Another factor that might contribute to malnutrition, around which there has been considerable debate, is increased energy expenditure. Although several studies have suggested that cirrhosis does not significantly alter resting energy expenditure (REE),[26,27] other studies suggest that patients with cirrhosis are actually hypermetabolic when measurements of REE are corrected for lean body mass.[28,29] Hypermetabolism is found in as many as a third of patients with stable cirrhosis; however, it seems that there is significant variability in REE among patients with cirrhosis. In fact, it has been suggested that up to 30% of patients with cirrhosis are actually hypometabolic.[30,31]

The exact cause of hypermetabolism remains unclear, but certain predisposing factors have been identified. Infection, a common complication in patients with advanced liver disease, tends to induce a state of hypermetabolism. Ascites has also been shown to increase energy expenditure; this effect tends to be reversed with the removal of ascitic fluid.[32] Muller et al. demonstrated that hypermetabolism cannot be readily identified by clinical or biochemical markers of liver disease, suggesting that hypermetabolism might be an extrahepatic manifestation of liver disease.[31] It has also been demonstrated that an increase in energy expenditure caused by hypermetabolism seems to be matched by a reduction in activity-related energy expenditure.[33] Successful treatment of portal hypertension with transjugular intrahepatic portosystemic shunt placement results in a reduction of the hypermetabolic state.[34]

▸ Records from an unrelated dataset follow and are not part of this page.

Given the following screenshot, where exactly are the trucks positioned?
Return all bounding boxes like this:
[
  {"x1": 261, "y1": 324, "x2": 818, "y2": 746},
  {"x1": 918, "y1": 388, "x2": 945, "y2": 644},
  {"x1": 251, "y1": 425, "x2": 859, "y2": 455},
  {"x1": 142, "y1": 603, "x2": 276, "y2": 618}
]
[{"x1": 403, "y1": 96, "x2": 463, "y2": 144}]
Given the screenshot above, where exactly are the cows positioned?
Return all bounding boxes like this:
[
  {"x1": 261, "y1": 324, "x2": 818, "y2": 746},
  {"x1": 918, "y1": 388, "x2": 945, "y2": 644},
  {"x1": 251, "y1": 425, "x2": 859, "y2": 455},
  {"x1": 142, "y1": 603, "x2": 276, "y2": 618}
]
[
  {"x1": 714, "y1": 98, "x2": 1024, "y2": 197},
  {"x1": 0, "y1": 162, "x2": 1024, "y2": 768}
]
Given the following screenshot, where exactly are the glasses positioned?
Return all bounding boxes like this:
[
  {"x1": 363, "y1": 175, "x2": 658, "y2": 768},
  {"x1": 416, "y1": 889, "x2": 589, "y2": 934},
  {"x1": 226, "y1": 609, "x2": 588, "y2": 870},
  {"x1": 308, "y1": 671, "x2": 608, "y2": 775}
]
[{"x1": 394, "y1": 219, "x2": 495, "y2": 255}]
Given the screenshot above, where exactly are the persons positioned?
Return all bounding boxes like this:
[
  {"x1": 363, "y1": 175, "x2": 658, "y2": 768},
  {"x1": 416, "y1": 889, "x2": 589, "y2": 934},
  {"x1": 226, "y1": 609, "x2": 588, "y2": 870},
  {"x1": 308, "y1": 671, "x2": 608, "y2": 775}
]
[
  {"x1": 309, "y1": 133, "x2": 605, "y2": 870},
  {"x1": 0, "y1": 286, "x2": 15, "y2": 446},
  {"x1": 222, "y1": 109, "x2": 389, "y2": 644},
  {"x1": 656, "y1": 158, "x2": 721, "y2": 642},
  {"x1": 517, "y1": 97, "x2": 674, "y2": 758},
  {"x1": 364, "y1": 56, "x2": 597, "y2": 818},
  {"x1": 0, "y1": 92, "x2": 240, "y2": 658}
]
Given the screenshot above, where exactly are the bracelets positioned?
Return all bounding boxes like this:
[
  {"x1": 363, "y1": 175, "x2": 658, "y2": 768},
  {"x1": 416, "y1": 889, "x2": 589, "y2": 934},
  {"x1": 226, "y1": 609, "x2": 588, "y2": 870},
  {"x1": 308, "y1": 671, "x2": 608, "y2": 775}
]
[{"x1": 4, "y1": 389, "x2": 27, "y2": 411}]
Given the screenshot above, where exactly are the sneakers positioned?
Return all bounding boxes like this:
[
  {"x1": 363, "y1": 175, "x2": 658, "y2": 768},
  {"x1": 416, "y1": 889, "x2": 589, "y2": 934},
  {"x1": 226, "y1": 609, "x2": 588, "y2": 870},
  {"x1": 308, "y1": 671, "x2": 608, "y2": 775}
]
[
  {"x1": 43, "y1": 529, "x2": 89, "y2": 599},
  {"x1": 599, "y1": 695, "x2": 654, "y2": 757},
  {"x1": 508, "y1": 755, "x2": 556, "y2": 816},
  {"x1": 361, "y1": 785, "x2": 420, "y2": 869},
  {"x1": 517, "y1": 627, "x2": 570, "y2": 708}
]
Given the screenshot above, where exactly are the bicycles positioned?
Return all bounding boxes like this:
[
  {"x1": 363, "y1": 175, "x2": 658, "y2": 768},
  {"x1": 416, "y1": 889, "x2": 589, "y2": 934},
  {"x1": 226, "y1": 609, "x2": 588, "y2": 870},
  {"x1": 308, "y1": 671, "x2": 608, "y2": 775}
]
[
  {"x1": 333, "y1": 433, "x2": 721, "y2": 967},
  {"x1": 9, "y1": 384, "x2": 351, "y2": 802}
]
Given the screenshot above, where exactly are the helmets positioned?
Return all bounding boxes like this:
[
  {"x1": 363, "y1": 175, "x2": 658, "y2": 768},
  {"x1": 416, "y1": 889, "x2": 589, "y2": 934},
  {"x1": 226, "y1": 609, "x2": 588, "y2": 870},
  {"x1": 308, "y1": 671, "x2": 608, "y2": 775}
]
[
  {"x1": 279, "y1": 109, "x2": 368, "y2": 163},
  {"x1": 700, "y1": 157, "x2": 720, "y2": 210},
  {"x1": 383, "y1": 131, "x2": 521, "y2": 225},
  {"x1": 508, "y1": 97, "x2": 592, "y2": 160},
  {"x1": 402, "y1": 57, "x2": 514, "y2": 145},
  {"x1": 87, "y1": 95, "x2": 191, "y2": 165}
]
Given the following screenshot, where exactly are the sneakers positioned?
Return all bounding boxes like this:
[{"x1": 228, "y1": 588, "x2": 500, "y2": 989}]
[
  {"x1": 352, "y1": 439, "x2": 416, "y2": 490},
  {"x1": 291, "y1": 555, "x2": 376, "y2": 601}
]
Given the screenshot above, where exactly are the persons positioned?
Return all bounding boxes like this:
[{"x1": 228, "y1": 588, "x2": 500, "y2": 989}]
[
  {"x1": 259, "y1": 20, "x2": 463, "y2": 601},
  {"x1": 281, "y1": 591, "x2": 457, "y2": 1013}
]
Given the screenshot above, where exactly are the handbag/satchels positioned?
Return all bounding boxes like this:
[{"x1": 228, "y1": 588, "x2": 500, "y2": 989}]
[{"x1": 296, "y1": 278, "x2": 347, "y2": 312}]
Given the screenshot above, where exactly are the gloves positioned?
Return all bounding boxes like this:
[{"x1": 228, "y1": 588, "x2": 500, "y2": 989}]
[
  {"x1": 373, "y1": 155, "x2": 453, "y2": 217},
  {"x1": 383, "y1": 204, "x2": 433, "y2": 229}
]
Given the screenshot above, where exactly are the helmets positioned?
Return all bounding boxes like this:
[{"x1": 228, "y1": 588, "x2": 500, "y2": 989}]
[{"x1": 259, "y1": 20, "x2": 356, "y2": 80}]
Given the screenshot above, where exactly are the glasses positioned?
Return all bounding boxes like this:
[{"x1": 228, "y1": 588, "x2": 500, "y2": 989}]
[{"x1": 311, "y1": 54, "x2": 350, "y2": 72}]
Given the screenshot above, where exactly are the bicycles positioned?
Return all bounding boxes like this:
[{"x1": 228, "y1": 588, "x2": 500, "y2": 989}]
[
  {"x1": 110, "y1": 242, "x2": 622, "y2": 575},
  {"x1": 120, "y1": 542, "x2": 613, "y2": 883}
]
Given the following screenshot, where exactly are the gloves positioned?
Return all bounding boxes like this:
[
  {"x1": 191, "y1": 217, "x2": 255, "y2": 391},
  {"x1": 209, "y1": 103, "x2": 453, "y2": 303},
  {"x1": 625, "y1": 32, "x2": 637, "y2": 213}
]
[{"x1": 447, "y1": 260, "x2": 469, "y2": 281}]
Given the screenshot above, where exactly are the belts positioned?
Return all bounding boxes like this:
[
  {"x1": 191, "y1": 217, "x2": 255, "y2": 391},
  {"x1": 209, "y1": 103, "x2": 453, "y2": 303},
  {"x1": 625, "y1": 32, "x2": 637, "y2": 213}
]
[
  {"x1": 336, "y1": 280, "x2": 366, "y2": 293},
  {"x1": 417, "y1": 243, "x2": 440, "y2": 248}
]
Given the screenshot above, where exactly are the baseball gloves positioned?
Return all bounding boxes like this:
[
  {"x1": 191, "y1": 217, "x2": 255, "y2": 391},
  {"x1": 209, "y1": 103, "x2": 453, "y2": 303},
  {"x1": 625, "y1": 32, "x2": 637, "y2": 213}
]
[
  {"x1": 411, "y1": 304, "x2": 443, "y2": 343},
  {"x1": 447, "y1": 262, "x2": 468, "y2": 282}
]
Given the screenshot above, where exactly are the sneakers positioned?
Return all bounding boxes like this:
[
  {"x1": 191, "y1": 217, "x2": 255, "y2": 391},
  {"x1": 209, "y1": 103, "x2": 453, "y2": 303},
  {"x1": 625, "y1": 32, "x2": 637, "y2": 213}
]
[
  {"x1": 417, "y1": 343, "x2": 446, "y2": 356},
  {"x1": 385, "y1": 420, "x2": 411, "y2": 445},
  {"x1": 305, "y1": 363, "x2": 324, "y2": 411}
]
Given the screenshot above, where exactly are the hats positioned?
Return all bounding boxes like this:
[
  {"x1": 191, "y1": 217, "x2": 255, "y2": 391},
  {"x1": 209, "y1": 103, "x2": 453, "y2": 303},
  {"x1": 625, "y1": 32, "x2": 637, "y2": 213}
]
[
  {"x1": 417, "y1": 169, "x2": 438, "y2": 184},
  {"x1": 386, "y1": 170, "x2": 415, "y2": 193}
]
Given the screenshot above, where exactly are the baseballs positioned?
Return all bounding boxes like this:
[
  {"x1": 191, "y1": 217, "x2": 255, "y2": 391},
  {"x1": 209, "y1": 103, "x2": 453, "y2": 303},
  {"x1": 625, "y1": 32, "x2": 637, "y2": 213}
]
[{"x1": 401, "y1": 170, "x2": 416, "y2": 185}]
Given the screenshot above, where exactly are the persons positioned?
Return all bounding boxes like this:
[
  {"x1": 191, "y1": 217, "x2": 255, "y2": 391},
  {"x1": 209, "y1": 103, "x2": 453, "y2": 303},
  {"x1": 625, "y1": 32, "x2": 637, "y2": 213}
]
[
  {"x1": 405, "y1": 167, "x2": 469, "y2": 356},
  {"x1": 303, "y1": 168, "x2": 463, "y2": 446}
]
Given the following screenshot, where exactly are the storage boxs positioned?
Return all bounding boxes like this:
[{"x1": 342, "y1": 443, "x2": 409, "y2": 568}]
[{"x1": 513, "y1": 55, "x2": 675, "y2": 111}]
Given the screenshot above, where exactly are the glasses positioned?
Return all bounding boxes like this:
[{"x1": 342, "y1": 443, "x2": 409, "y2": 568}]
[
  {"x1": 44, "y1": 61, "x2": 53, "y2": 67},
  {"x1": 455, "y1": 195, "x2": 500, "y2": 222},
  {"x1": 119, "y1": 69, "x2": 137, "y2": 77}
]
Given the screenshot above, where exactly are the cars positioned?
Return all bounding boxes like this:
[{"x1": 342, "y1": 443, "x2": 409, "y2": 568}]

Patients with advanced liver disease also have an altered pattern of fuel consumption, in which there is a more rapid transition from the use of carbohydrates to the use of fat stores as a substrate for metabolism. This increased use of lipids is a metabolic pattern that is seen in starvation.[6,35,36] Chang et al. showed that, after an overnight fast, 58% of the energy used by patients with cirrhosis was derived from fat oxidation, whereas control participants derived 55% of their energy from carbohydrates.[36]